>I was delighted in opening the latest issue of MR today to see that it
>featured a lead article on Upton Sinclair's greatest work, _The Brass
>Check_. For many years, in answer to people who complained about the
>"consolidation" of the press in the last decades I have urged them to
>read this work. The Press is not a whit worse today than it was a
>hundred years ago. Then as now it serves its owners -- the capitalist
>class. Complaints about the current media which look back to the
>supposedly brigher days of a more independent press 25 or 50 or 100
>years ago are, implicitly, apologies for capitalism: their implication
>is that the press would be just fine if independent capitalists instead
>of corporations ran it.
Yeah, but... People often posit Golden Ages that were a generation or two back - Williams has a whole chapter in The Country & The City on that theme in English poetry. I think he traces it back to Piers Plowman.
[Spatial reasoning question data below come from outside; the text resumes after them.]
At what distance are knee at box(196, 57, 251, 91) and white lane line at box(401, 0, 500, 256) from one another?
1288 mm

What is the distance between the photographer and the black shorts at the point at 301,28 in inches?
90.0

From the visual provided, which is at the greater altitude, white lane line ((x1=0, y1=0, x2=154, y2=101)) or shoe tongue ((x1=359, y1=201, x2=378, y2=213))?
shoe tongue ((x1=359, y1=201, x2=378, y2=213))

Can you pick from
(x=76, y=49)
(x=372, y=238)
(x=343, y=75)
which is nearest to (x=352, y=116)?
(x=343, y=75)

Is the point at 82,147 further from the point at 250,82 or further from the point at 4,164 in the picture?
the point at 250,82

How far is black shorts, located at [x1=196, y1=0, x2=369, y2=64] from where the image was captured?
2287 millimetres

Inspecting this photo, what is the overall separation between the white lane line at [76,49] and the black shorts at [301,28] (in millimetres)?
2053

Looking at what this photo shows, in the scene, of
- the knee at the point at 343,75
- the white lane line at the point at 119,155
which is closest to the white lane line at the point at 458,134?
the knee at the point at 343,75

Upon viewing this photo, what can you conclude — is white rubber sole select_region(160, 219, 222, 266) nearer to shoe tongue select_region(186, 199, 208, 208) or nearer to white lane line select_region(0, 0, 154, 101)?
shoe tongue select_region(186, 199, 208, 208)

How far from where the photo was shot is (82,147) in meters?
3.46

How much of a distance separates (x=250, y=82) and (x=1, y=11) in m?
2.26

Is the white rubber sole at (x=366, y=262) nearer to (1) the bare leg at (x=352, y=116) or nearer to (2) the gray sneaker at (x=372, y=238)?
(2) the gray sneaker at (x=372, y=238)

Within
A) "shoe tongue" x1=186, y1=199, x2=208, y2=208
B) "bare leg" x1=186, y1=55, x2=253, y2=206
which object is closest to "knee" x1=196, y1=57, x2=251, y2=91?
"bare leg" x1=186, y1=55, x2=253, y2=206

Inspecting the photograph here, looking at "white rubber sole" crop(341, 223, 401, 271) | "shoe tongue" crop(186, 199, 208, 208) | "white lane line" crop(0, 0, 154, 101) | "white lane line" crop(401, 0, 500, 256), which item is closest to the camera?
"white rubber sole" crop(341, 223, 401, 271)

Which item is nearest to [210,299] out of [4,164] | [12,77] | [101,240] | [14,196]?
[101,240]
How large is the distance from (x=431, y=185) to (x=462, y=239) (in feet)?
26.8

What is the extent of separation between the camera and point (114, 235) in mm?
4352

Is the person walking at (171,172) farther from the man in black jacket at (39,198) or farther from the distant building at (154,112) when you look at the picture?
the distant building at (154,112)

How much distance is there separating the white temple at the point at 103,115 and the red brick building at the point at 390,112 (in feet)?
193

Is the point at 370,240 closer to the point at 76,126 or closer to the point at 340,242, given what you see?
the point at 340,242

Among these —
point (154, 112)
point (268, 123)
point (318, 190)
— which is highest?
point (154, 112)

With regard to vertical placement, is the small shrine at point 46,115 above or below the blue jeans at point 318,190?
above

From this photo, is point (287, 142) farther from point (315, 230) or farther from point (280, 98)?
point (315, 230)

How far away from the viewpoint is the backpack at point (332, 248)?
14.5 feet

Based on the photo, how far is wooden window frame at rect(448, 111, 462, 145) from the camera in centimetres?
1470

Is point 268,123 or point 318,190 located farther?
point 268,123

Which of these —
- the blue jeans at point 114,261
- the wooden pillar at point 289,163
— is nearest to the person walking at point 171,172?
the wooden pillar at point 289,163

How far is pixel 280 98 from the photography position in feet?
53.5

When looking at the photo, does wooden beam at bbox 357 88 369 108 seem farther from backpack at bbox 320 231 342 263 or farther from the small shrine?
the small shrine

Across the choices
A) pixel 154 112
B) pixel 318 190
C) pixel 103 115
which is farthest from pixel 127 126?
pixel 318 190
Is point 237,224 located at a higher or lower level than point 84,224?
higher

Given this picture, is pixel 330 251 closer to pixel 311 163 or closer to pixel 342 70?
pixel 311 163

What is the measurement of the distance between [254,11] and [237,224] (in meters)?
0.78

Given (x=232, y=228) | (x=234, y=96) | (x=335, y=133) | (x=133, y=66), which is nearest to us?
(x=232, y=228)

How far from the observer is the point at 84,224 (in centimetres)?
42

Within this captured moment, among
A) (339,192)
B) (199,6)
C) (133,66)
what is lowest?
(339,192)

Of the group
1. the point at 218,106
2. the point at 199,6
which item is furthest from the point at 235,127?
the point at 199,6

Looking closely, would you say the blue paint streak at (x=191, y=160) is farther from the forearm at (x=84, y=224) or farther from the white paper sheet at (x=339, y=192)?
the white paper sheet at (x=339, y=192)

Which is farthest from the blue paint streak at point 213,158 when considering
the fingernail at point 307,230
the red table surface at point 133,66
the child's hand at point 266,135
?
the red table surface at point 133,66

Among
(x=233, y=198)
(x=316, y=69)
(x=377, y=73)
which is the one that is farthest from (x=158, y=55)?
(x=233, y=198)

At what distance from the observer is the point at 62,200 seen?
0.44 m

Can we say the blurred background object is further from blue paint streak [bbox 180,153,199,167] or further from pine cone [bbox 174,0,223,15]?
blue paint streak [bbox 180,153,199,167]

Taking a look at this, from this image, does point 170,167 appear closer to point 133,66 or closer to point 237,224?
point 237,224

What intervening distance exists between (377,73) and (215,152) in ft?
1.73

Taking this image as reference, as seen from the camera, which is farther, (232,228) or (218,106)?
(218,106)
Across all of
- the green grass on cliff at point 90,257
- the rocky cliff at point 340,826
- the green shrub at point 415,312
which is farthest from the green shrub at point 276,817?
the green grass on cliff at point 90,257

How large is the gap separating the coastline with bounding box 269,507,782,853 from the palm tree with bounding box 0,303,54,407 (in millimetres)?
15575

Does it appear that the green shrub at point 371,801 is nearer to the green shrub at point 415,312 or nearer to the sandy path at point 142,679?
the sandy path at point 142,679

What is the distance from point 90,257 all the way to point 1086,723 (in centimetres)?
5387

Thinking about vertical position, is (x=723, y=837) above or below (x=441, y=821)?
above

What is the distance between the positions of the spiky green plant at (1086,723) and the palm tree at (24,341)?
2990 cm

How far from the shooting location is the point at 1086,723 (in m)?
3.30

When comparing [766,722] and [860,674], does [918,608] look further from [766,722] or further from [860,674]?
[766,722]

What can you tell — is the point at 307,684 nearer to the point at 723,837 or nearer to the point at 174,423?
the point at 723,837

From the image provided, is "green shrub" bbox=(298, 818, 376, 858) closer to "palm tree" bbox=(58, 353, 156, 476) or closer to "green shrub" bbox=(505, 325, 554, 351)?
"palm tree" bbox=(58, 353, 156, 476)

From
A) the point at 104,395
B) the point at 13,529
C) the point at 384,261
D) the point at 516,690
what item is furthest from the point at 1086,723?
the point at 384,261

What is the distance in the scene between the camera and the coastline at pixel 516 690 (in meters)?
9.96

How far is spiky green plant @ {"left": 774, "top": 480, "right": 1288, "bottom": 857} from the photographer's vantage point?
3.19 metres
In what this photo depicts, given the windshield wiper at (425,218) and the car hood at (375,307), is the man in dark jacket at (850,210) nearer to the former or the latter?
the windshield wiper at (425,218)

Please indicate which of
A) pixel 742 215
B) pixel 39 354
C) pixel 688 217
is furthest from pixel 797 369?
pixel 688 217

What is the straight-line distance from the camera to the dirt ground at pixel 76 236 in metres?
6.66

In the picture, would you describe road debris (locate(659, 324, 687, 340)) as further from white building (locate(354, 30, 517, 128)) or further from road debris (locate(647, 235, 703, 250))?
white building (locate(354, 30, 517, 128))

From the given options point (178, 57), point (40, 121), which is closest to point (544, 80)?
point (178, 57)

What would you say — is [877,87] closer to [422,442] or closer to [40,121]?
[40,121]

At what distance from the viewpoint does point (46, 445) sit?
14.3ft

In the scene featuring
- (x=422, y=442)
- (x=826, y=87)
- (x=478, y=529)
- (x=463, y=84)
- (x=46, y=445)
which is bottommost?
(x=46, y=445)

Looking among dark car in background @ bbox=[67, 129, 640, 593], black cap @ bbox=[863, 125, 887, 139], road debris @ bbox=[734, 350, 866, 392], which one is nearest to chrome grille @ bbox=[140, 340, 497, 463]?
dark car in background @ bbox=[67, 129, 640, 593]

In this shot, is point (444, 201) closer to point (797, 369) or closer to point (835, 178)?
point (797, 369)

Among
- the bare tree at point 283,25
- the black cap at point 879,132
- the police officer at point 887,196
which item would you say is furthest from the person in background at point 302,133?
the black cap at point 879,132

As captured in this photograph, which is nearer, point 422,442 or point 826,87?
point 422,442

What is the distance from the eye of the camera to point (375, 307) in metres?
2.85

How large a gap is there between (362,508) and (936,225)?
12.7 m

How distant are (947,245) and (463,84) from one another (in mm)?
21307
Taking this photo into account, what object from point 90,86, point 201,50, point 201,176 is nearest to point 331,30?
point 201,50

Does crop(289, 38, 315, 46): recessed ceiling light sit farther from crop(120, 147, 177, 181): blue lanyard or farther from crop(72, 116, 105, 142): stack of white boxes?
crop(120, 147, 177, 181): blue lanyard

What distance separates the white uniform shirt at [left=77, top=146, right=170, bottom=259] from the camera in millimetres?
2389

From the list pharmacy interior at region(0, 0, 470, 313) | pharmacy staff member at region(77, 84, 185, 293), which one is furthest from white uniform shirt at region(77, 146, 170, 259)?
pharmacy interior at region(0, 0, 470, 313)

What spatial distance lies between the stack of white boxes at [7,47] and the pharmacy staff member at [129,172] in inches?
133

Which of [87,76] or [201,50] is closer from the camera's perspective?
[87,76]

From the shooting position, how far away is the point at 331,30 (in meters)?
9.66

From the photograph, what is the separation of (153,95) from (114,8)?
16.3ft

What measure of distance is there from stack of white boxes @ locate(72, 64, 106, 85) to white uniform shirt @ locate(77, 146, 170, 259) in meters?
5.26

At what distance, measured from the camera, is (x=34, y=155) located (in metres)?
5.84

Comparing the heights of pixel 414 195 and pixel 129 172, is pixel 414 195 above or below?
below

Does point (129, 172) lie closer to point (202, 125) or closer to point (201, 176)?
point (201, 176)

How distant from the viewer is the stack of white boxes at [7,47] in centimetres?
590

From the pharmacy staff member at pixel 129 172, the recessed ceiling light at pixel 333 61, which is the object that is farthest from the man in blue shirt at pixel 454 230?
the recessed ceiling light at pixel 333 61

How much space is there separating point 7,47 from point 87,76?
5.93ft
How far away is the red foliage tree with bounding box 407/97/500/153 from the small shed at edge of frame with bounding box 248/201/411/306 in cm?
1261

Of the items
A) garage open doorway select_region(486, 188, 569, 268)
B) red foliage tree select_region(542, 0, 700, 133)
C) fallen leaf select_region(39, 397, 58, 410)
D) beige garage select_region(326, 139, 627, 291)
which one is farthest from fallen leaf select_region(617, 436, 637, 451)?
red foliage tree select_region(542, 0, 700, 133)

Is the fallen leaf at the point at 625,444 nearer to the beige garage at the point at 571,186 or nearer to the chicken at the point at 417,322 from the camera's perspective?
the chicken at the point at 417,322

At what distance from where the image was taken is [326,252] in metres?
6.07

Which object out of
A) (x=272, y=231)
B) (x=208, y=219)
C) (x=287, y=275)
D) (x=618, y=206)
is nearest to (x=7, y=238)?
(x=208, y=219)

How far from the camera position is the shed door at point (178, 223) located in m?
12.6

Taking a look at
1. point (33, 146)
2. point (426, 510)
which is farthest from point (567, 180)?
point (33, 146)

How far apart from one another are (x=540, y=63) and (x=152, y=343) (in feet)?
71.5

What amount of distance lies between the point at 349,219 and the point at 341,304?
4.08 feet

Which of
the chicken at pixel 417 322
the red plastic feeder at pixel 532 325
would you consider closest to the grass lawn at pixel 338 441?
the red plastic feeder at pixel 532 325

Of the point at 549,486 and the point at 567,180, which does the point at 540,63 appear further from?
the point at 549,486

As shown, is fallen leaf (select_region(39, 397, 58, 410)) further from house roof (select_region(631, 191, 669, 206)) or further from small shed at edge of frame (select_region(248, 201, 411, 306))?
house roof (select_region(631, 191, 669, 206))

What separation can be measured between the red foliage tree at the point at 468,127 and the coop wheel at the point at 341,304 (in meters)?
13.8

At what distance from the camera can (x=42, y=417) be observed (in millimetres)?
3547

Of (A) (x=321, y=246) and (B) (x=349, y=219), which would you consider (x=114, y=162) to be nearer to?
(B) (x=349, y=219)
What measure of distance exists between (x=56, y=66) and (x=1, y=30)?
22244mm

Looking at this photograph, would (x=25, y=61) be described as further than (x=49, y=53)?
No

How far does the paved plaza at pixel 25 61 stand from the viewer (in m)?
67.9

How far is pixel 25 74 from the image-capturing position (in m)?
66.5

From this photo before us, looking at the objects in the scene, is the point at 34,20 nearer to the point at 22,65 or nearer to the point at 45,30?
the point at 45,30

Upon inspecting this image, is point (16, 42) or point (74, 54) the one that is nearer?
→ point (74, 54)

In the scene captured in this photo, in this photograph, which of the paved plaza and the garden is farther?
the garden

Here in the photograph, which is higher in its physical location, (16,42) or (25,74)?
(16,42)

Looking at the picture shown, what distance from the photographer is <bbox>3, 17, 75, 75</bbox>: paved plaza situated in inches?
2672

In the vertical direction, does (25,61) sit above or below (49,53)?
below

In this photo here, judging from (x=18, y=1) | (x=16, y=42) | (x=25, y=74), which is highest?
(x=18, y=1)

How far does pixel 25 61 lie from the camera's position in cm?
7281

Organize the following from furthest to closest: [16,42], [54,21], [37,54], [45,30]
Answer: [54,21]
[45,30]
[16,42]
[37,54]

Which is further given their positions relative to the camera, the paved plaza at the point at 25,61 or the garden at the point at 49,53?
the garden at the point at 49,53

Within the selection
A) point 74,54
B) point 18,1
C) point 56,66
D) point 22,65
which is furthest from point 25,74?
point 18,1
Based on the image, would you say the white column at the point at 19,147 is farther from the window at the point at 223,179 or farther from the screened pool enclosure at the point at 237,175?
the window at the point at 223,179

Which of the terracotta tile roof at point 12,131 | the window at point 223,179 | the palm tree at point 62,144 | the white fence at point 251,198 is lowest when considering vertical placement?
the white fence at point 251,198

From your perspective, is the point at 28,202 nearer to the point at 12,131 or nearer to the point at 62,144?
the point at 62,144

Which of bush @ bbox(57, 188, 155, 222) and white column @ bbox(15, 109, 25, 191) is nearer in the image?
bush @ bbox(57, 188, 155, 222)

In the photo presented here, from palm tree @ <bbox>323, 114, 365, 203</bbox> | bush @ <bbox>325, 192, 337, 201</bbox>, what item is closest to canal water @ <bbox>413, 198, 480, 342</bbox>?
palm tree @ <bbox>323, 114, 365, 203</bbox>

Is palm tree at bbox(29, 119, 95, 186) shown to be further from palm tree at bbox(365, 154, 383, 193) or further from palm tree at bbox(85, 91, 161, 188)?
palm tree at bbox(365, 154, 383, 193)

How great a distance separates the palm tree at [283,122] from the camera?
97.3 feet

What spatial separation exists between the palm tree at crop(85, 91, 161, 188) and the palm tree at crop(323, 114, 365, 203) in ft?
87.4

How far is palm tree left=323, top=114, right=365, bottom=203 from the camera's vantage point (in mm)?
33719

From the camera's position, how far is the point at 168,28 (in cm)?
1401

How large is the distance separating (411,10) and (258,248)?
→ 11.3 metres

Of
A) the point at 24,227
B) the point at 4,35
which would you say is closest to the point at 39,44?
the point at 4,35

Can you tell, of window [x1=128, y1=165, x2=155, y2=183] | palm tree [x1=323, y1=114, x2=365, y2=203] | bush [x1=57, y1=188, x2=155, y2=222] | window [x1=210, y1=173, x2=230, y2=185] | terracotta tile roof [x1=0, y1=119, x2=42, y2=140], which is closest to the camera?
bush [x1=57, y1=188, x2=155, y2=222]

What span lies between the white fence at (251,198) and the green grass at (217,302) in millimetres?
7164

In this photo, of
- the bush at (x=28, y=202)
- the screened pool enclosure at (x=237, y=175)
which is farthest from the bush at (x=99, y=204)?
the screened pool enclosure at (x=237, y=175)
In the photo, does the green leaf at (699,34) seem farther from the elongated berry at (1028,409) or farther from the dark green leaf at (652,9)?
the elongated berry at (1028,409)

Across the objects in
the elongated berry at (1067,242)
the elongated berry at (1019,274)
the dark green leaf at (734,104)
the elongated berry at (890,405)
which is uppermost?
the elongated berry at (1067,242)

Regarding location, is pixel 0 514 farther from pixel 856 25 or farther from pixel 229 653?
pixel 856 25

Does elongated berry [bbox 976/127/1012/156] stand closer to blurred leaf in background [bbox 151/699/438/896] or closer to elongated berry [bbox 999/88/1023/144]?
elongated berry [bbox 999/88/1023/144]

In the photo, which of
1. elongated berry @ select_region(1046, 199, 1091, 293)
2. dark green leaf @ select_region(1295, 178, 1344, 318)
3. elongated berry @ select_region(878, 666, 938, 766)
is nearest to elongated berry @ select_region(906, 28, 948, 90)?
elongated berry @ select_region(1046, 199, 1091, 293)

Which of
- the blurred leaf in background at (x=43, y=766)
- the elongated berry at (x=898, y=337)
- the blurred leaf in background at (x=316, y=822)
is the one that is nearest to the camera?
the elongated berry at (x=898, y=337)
But aside from that, the reality-based material on which this fantasy is based is the Watergate time, when Woodward & Bernstein were allegedly stalking a president. But the elite wanted Nixon out, so it wasn't very counterhegemonic to go against him (Kevin Phillips argued in Post-Conservative America that the U.S. was in a pre-revolutionary situation in the early 1970s, and Nixon had to go for the stability of the regime.) And soon after it was all over, Katharine Graham said essentially "Never again."